A highly experienced and highly pragmatic officer of Madam's acquaintance once observed "Every bona fide applicant given a 214(b) is living PROOF that other NIV applicants should not just tell the truth. They should buy fraudulent docs that puff up their income. They should lie about relatives in the USA, and civil status. They should say they plan to stay 2 weeks and not 2 months. Soon everyone is giving us fraudulent docs and telling us lies." And soon every consular officer believes he has reason to disbelieve every applicant, so refuses nearly everyone, proving that the applicants' original suspicions were true. So next time, if there is a next time, they'll lie even harder.
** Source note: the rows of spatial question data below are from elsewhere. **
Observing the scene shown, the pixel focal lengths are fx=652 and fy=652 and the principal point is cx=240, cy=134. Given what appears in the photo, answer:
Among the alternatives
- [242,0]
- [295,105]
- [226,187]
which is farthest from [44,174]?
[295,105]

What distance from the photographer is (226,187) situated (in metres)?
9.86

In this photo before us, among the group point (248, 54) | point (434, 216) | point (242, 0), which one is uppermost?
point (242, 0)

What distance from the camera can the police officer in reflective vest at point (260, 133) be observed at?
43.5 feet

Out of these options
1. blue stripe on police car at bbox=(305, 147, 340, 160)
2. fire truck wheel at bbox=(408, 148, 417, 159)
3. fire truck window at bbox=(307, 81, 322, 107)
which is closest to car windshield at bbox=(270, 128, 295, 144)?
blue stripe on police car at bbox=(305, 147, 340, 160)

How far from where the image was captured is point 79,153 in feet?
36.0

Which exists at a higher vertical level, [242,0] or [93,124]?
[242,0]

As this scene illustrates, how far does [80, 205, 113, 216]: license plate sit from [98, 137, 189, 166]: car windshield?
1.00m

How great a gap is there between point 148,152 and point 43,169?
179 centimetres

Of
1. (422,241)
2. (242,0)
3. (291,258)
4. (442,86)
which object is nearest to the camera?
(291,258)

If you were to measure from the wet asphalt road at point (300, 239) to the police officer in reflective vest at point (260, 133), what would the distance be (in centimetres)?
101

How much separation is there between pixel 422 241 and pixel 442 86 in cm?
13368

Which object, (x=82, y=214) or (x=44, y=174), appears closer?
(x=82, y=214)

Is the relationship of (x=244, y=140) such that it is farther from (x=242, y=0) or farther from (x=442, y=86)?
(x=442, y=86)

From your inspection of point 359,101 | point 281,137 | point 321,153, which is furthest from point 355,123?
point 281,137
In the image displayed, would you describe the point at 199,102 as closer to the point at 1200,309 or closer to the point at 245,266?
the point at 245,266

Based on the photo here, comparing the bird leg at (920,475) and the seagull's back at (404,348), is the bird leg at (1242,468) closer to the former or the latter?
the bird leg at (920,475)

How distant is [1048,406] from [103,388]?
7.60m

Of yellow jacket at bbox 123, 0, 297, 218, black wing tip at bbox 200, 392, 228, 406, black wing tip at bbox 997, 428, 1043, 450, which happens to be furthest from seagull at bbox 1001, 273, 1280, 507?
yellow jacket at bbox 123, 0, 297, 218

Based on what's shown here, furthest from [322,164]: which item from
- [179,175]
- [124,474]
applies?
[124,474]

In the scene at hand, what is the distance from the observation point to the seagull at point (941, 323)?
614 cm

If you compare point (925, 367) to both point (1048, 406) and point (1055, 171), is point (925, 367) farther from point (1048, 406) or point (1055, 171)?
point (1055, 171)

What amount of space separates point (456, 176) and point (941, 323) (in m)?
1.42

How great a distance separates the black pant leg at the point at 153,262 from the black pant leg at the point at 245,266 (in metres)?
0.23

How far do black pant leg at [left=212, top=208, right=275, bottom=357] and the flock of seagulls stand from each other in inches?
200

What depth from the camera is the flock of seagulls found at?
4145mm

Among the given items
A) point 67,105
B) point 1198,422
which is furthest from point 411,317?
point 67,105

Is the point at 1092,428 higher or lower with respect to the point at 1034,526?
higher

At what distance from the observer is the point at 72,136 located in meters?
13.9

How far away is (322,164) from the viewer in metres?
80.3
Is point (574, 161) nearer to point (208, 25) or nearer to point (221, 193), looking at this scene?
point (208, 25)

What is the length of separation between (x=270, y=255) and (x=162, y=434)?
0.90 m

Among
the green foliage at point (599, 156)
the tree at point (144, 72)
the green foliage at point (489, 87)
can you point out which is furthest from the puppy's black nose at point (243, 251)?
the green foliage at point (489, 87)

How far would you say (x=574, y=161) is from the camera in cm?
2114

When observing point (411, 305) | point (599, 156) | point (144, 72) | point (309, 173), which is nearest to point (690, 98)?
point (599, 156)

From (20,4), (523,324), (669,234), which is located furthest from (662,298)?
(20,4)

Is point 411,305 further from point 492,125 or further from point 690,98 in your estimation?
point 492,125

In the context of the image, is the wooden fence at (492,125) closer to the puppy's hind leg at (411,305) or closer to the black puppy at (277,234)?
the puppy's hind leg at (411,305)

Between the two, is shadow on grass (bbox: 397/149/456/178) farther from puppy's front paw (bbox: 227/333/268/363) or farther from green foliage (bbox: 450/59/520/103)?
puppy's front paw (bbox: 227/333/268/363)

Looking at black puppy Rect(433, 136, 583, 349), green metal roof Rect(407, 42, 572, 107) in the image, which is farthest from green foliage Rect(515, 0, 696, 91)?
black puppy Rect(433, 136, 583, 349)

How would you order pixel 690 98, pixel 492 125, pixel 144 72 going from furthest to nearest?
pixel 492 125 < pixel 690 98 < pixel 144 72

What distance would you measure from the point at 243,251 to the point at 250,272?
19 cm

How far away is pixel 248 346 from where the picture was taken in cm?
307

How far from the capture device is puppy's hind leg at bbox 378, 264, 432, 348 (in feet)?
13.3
 Iatrogenesis Ourobouros, and so it goes

Monday, March 2, 2015

Aim For The Crash

Watching NASCAR races on TV puts Madam in mind of an instructor at the Crash and Bang Course (which was sometimes more sternly called the DSAC and which she strongly recommends that consular officers take as often as possible). The man said, "In auto racing we learn that, if there's a crash on the road ahead, don't try to stop because you'll get rear-ended and don't try to dodge around it because it's still moving. Instead, aim directly for it; by the time you get there, it will be somewhere else."
(Everybody survived)

And yes, Madam mostly watches the races for the crashes. Make something of it. She dares you.

She also reads inspection reports for the crashes. And has been known, when asked, to recommend troubled posts for ongoing assignments for the many consular officers who want something gristly to chew into submission; a Gordion knot to untangle; a wild horse to bend to the bit. Not to mention work worth doing, a great EER, a good reputation, and a promotion.

If the NASCAR model works, though, shouldn't it be true that by the time an officer gets to a badly-reviewed post it will be all better and there will no longer be anything to gnaw/untangle/bridle? No, because it seems to take much, much, much longer for bad posts to clear up than for cars to slide into the infield. She remembers the years - year after year after year - that a certain North African post carried a terrible reputation through inspection after inspection, change after change of officers, for decades.

So the same problems will be there? Some of them. And maybe some new ones. But, like so many NASCAR crashes (and most magic), such crashing and burning always/always looks, sounds and smells a lot more terrifying and complicated than it actually is.

Here is a great example. Keep in mind as you read the consular portion of this report that  inspectors are masters of understatement.

The head of this consular section didn't suffer for his genuinely awful management, since he was strolling into retirement anyway.* And careful reading reveals a large section populated with  smart, honest, competent employees - both FS and local - eager to do a better job than they were allowed to do. Once you've read that report, read a few others and you'll see the same pattern: worker already in place, most of whom are desperate to do a good job and all they need is a sane, serious, fearless, trusting and trustworthy hand to help them. Let such a hand it be yours. And, of course, give all the credit to them, which will reflect onto you and everybody wins. Without the noise and flying auto parts.


So, thinking about job hunting? Read inspection reports. Unlike NASCAR crashes, those targets move very, very slowly. Choose the one you find most enticing (smelly, tangled, inexplicably awful), would love to tackle, and go for it. With cleverness, imagination, application of laws and regs, cheering from CA, and confidence, you can fix it. Then, unlike #21 and #33 above, everybody will win.

And if you ever hear that that Crash and Bang Course is on, beg, borrow, steal, horsetrade or fib your way into it. It is extremely valuable: Madam credits what she learned there with three misses of what could have been very close calls. And it's terrific fun.

*This phenomenon, in which what used to be a highly-regarded, highly competent officer simply quits working, is referred to as RIP - Retired In Place.